EXERCISE AIM: Line by line, give the data again exactly as it appears, but without pictures.

━━━━━ DATA PROVIDED

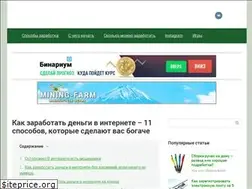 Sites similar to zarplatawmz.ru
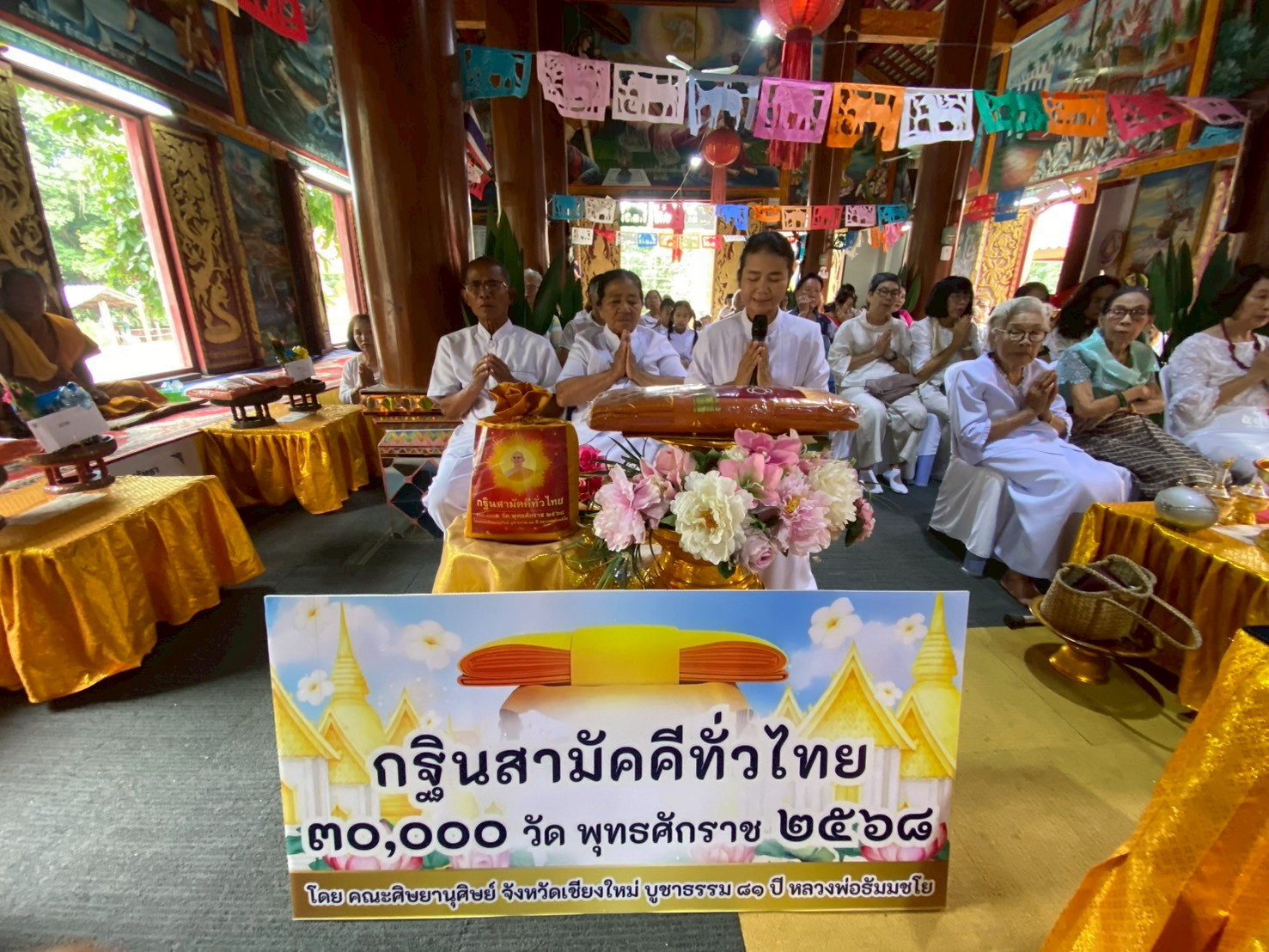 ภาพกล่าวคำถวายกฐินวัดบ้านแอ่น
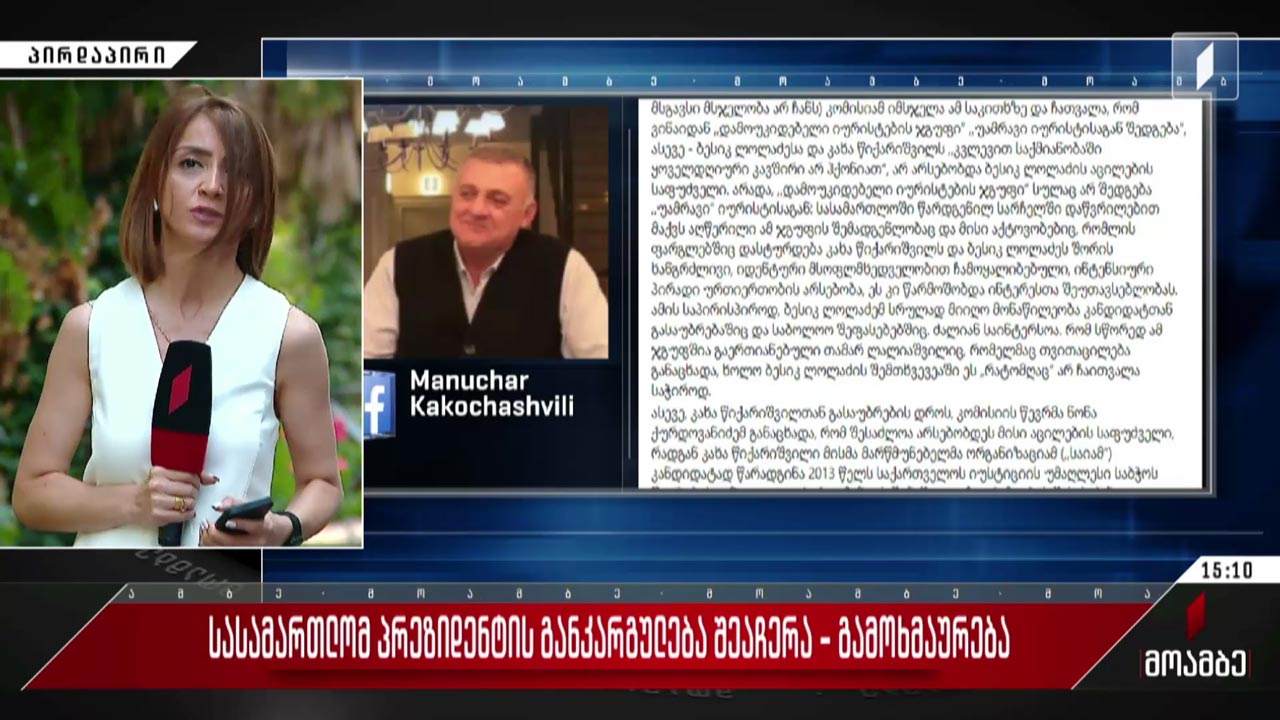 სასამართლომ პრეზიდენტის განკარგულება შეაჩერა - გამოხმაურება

━━━━━━━━━━

EXERCISE OUTPUT:
 Sites similar to zarplatawmz.ru
 ภาพกล่าวคำถวายกฐินวัดบ้านแอ่น
 სასამართლომ პრეზიდენტის განკარგულება შეაჩერა - გამოხმაურება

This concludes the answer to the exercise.